Moore’s Law tells us that the size of computer chips gets exponentially smaller while at the same time getting exponentially cheaper over time. This concept of accelerating change can be applied to technology as a whole. With this being the case, how can we — the people working inside the technology industry — have any chance of keeping up to date with the constant changes to our toolkit?

For me at least, it’s becoming close to impossible to keep up with the race without spending most of the day reading about it all, so I’ve adopted a new strategy: only pursue what sounds the most exciting. The other stuff can wait.

hello web animation api

One of the things that I’m very excited about at the moment is the Web Animation API, and what it will mean for the ways we interpret, and interact with, the web. There’s a lot of content out there about how the API works, so instead in this article I’m going to talk about what this technology will enable us to do in the future, and how it will be good for the users of the things we make.

If you’ve never heard of the Web Animation API, I encourage you to read this excellent article over on Smashing Magazine. It’s quite a long one, but it explains the overall philosophy behind the API, as well as example use cases.
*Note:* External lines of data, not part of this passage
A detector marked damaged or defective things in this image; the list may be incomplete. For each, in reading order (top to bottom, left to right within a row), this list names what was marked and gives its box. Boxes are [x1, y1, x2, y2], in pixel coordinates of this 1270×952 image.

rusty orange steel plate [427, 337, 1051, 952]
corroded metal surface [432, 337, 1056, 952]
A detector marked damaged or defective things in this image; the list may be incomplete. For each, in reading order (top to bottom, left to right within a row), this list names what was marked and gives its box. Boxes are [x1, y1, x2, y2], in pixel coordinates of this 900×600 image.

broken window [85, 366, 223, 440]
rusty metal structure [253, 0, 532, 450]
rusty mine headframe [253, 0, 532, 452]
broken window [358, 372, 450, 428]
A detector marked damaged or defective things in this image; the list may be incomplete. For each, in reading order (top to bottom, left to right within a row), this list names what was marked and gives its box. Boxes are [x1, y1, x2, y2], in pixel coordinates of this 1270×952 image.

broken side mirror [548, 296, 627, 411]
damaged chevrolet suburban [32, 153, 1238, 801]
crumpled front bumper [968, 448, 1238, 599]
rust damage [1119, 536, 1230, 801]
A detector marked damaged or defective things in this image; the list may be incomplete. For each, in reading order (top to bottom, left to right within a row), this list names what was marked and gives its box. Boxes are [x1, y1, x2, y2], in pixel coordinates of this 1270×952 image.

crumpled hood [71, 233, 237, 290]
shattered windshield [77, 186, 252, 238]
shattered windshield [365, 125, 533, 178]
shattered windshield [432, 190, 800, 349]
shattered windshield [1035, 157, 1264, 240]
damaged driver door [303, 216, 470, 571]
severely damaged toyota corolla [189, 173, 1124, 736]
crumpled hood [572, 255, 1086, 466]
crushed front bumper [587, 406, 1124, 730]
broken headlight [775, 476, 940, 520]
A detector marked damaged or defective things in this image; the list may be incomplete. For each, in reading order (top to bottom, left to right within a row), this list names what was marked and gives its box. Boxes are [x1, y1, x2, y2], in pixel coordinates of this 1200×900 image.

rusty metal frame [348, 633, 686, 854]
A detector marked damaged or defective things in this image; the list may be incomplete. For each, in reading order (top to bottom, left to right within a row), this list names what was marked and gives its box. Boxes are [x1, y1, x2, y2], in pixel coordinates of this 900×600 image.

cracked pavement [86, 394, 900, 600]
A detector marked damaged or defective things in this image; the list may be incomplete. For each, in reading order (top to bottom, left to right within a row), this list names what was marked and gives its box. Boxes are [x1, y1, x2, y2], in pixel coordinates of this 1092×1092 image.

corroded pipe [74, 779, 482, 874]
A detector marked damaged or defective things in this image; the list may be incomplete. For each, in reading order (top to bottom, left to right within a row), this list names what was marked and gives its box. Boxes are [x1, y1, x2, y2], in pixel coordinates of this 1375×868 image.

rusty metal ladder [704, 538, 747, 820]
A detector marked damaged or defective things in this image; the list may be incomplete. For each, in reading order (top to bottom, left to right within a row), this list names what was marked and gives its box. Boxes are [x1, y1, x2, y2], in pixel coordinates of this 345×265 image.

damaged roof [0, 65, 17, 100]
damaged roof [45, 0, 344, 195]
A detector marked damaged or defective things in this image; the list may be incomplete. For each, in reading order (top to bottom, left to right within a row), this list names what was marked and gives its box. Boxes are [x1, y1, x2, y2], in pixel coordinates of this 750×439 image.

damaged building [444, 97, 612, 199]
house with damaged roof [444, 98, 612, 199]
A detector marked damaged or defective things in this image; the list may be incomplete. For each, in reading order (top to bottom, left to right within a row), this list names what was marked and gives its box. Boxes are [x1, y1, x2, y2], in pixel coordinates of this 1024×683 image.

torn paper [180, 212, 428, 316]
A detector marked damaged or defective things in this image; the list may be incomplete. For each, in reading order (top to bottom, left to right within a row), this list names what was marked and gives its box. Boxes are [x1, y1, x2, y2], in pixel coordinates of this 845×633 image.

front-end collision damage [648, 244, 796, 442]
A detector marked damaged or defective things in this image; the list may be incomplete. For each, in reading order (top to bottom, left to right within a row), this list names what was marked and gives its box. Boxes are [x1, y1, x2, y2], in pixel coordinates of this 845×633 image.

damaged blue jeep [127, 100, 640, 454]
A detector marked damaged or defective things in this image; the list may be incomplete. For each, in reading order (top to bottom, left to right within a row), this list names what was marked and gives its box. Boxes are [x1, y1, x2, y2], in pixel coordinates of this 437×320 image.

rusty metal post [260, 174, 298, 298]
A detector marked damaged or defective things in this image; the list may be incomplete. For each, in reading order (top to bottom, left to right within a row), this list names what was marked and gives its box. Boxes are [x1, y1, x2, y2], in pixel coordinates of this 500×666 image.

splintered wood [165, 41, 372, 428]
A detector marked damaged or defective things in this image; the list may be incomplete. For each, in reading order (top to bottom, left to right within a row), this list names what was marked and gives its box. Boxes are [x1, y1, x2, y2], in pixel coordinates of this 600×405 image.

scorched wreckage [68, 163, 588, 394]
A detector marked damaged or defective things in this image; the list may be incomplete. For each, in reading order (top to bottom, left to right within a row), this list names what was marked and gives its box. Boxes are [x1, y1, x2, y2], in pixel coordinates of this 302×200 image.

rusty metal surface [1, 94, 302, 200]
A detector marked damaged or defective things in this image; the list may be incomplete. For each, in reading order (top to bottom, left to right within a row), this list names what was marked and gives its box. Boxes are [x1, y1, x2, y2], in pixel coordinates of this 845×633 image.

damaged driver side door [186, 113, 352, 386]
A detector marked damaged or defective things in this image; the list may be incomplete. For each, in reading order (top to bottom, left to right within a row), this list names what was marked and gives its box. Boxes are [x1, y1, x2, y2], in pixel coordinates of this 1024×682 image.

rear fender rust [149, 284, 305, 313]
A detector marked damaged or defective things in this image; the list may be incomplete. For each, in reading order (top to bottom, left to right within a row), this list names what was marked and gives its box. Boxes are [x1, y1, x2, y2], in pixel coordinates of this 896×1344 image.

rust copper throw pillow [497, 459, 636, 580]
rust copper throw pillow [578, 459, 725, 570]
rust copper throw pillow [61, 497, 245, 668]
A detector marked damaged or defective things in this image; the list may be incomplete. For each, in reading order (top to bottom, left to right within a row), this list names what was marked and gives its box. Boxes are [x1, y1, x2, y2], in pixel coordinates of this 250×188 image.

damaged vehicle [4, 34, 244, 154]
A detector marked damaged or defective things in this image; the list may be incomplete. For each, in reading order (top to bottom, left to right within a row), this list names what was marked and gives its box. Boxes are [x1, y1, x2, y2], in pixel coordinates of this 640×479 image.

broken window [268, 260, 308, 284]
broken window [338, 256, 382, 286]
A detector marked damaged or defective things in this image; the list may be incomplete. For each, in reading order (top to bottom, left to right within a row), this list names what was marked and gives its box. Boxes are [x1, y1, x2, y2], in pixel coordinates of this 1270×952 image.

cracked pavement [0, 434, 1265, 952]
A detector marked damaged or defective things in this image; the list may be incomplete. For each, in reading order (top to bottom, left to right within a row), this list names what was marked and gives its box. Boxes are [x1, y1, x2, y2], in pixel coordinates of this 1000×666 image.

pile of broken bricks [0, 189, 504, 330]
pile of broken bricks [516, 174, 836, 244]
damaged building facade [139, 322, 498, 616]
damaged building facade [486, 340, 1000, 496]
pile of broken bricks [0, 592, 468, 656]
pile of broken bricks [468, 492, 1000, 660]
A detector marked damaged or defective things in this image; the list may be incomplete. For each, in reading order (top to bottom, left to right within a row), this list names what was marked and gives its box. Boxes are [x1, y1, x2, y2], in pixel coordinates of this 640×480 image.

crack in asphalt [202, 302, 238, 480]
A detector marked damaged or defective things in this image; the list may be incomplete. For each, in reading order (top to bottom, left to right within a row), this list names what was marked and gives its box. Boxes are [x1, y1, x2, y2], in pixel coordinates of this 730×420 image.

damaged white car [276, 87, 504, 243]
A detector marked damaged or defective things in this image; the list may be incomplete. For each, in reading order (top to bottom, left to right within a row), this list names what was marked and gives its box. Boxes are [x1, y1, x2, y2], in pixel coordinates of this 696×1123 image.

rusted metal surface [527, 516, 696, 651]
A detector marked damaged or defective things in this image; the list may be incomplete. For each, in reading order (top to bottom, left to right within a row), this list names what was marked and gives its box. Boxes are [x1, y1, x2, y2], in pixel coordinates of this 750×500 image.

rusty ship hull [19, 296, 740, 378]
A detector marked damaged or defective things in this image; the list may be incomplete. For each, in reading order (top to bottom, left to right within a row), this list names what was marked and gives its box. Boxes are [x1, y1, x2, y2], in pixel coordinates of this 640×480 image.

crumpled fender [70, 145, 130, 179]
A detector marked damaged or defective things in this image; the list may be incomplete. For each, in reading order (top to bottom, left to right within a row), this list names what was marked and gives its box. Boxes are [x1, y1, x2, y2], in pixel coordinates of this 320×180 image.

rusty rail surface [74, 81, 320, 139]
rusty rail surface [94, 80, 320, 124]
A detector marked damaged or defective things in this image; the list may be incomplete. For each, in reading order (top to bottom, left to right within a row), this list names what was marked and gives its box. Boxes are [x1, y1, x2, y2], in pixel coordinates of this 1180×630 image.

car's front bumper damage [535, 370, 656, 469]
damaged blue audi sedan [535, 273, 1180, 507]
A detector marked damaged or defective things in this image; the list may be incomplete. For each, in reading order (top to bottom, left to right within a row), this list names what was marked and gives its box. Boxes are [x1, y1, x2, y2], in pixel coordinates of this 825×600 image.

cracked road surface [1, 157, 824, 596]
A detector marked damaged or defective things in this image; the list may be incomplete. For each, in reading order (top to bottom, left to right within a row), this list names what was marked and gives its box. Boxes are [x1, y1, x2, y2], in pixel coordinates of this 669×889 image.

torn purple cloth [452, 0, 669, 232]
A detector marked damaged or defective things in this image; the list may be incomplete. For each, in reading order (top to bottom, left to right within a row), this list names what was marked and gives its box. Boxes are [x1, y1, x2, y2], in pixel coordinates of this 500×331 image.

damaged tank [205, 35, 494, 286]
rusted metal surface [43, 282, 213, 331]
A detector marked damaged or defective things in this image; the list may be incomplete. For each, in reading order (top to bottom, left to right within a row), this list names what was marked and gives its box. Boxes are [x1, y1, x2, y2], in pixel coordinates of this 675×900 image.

Designers who use the current methodology for creating and controlling web animations have been bound by the cumbersomeness of using CSS keyframe animations combined with Javascript, which feels like a hack approach. The Web Animation API will make this approach obsolete. It already outperforms CSS keyframe animation, it has support for motion paths, post-animation callbacks, it integrates with SVG, and it feels… natural.

looking ahead

Looking into the future of this technology is where things get really interesting. Think about the movement we’ve seen in the native app marketplace with UI animations. What some people don’t realise is that animations aren’t just an aesthetic component, but a UX component also. They can help provide context and a state of position inside an application. They can also be used to make things feel amazing to use.

Now imagine what will happen when this level of animation control meets the web. Like anything that meets the web, it will explode. We will see all of the great animation UI concepts from native applications applied to the web, and the nature of the web being a more adaptive and transient medium than native apps will surely create an environment for great leaps in innovation. I personally am looking forward to the times ahead.

how can I use this now?

The Web Animation API is a W3C specification, meaning it’s a standardised spec across all browsers. You can read it here. At the moment you can only use the Web Animation API in Chrome and Firefox nightly builds, and it will be coming to a browser near you soon. In the meantime though, if you want to get stuck in early check out the shim over on GitHub.